As noted in the jury citation, those last two projects—Urban Outfitters headquarters and Core City Park—embody Bargmann’s “commitment not only to environmental restoration, but also to more equitable access to urban landscapes.”

Just a sampling of other D.I.R.T. studio projects include:

MASS MoCA in North Adams, Massachusetts (1997), Dearborn’s Ford River Rouge Plant (2000), Chicago’s Stearns Quarry Park (2002), Holy Cross Community Housing in New Orleans (2006), Zilber Park at The Brewery in Milwaukee (2008), the Brooklyn Navy Yard Visitors Center (2010), and PS1200, aPrince Concepts project in Fort Worth scheduled for completion in 2022. (Bargmann is a regular collaborator of Prince Concepts, which was profiled by AN in an August 2021 Studio Visit.)

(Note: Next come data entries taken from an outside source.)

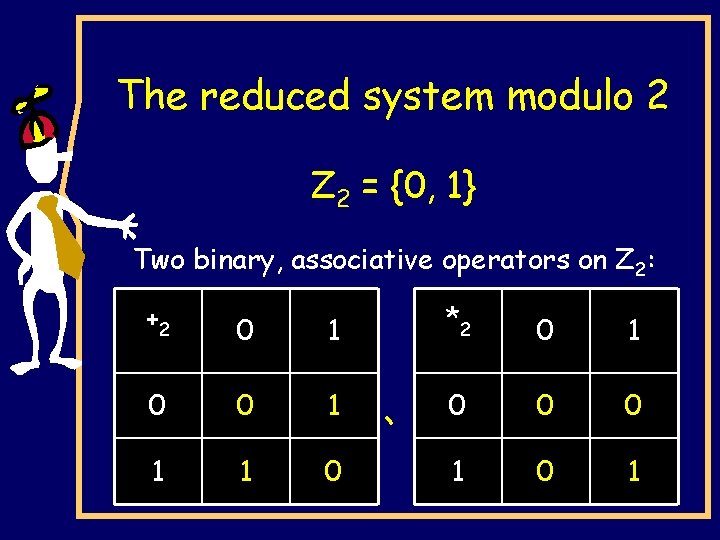 The reduced system modulo 2

$Z_2 = \{0, 1\}$

Two binary, associative operators on $Z_2$:

| $+_2$ | 0 | 1 |
|---|---|---|
| 0 | 0 | 1 |
| 1 | 1 | 0 |

,

| $*_2$ | 0 | 1 |
|---|---|---|
| 0 | 0 | 0 |
| 1 | 0 | 1 |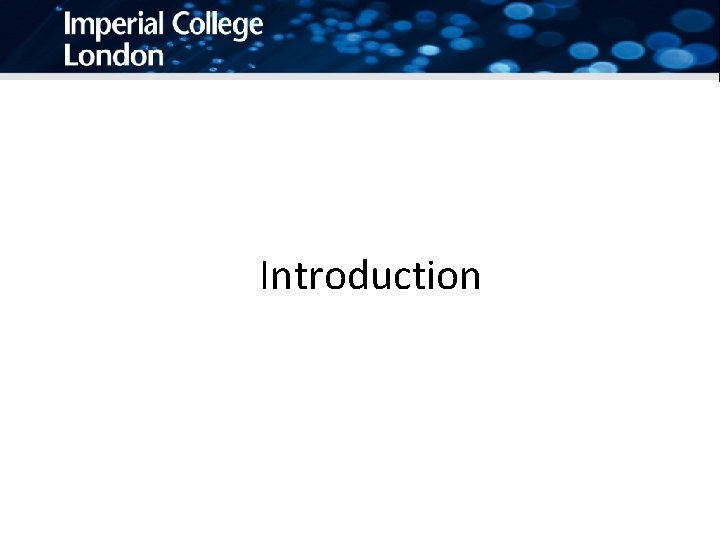 Imperial College
London

Introduction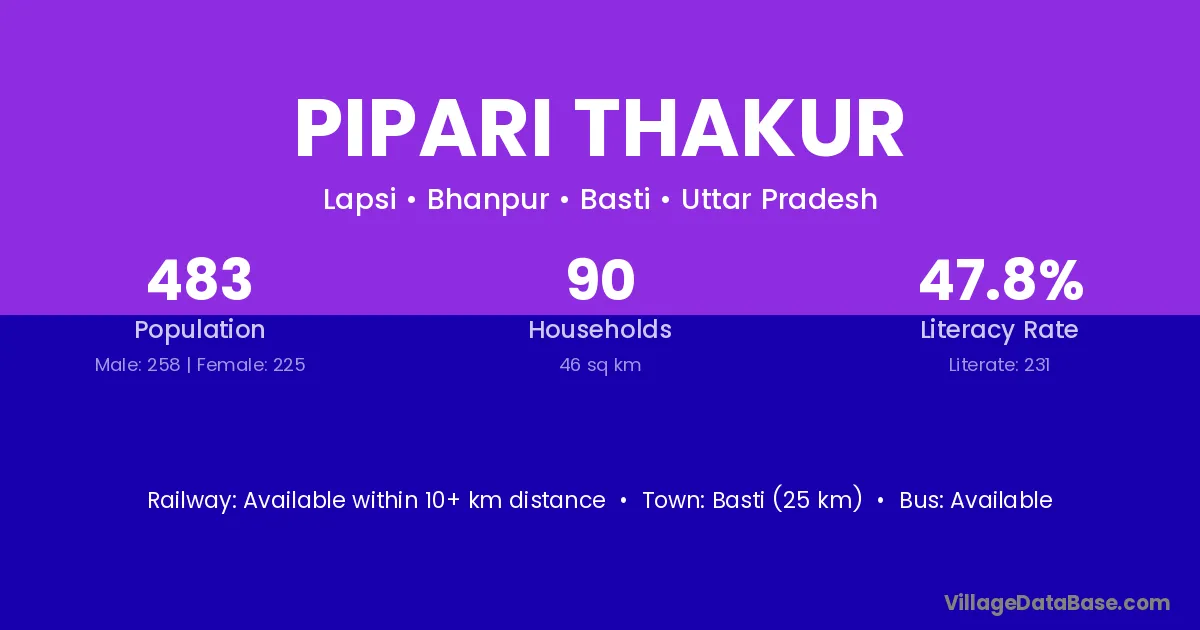 PIPARI THAKUR

Lapsi • Bhanpur • Basti • Uttar Pradesh

483
Population
Male: 258 | Female: 225

90
Households
46 sq km

47.8%
Literacy Rate
Literate: 231

Railway: Available within 10+ km distance • Town: Basti (25 km) • Bus: Available

VillageDataBase.com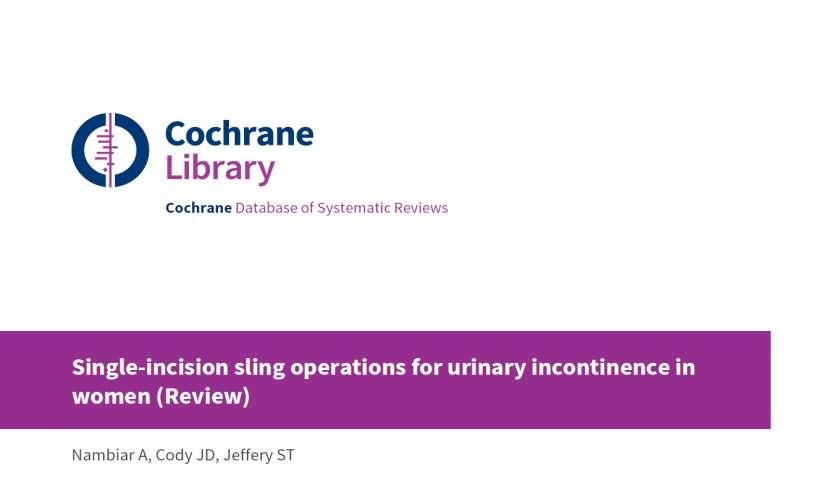 Cochrane Library

Cochrane Database of Systematic Reviews

Single-incision sling operations for urinary incontinence in women (Review)

Nambiar A, Cody JD, Jeffery ST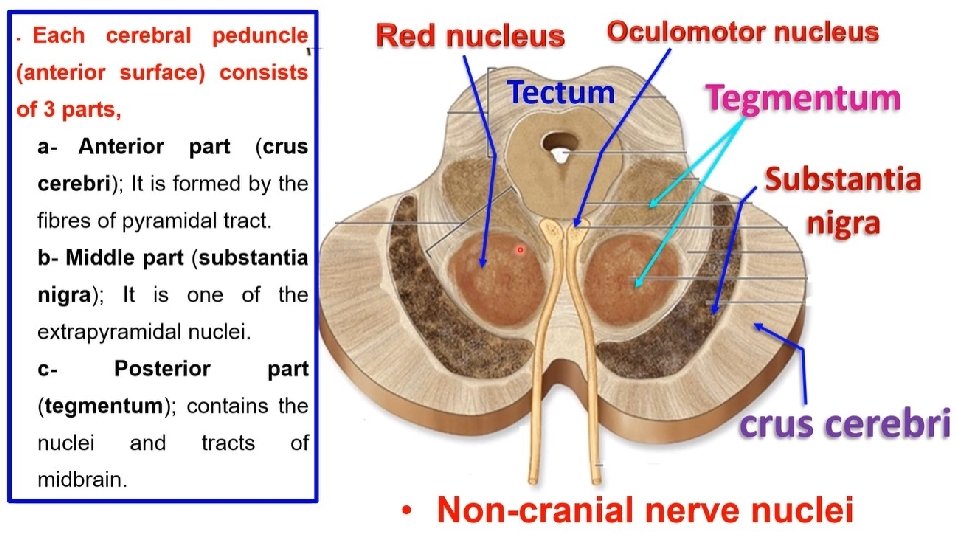 - Each cerebral peduncle (anterior surface) consists of 3 parts,

a- Anterior part (crus cerebri); It is formed by the fibres of pyramidal tract.

b- Middle part (substantia nigra); It is one of the extrapyramidal nuclei.

c- Posterior part (tegmentum); contains the nuclei and tracts of midbrain.

Red nucleus

Oculomotor nucleus

Tectum

Tegmentum

Substantia nigra

crus cerebri

• Non-cranial nerve nuclei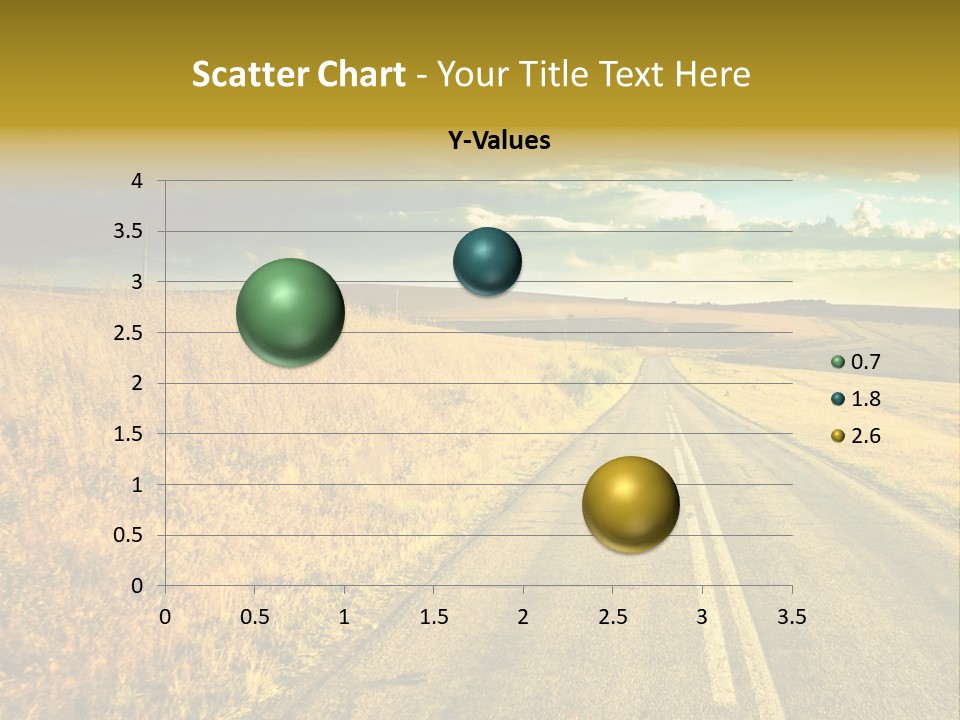 Scatter Chart - Your Title Text Here

Y-Values

4
3.5
3
2.5
2
1.5
1
0.5
0

0
0.5
1
1.5
2
2.5
3
3.5

0.7
1.8
2.6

In addition to winning the inaugural Oberlander Prize, Bargmann will see her completed works added to TCLF’s What’s Out There database and she’ll be the subject of a forthcoming Pioneers of American Landscape Design video oral history. (The most recent Pioneers oral history documents the work of Southern California-based Pamela Burton).

a corporate campus with unearthed old rail tracks
Urban Outfitters’ HQ at the Philadelphia Navy Yard (© Barrett-Doherty/Courtesy TCLF)

The announcement of the inaugural Oberlander Prize laureate comes one day ahead of the Oberlander Prize Forum, Courageous by Design, a single-day symposium focused on climate resiliency in New York City that will kick off tomorrow, October 15, at the High Line Stages in Manhattan. Field sessions at four different New York City landscapes will be held the following day.

“The Oberlander Prize in landscape architecture, which is now the most important prize in landscape architecture, is signaling where the discipline should be going and what kind of values the discipline should stand for,” said Maurice Cox, the City of Chicago Commissioner of the Department of Planning and Development and former design director at the National Endowment of the Arts. Cox, along with Beardsley and Meyer, are interviewed in a video that  introducing Bargmann and her work.

“[Bargmann’s] advocacy for landscapes that are fallow, landscapes that are contaminated, digging literally in the soil of urban areas and finding beauty, has in and of itself shaped a public dialogue about lost and forgotten landscapes as places where solutions can be found, where landscapes can be regenerated,” added Cox.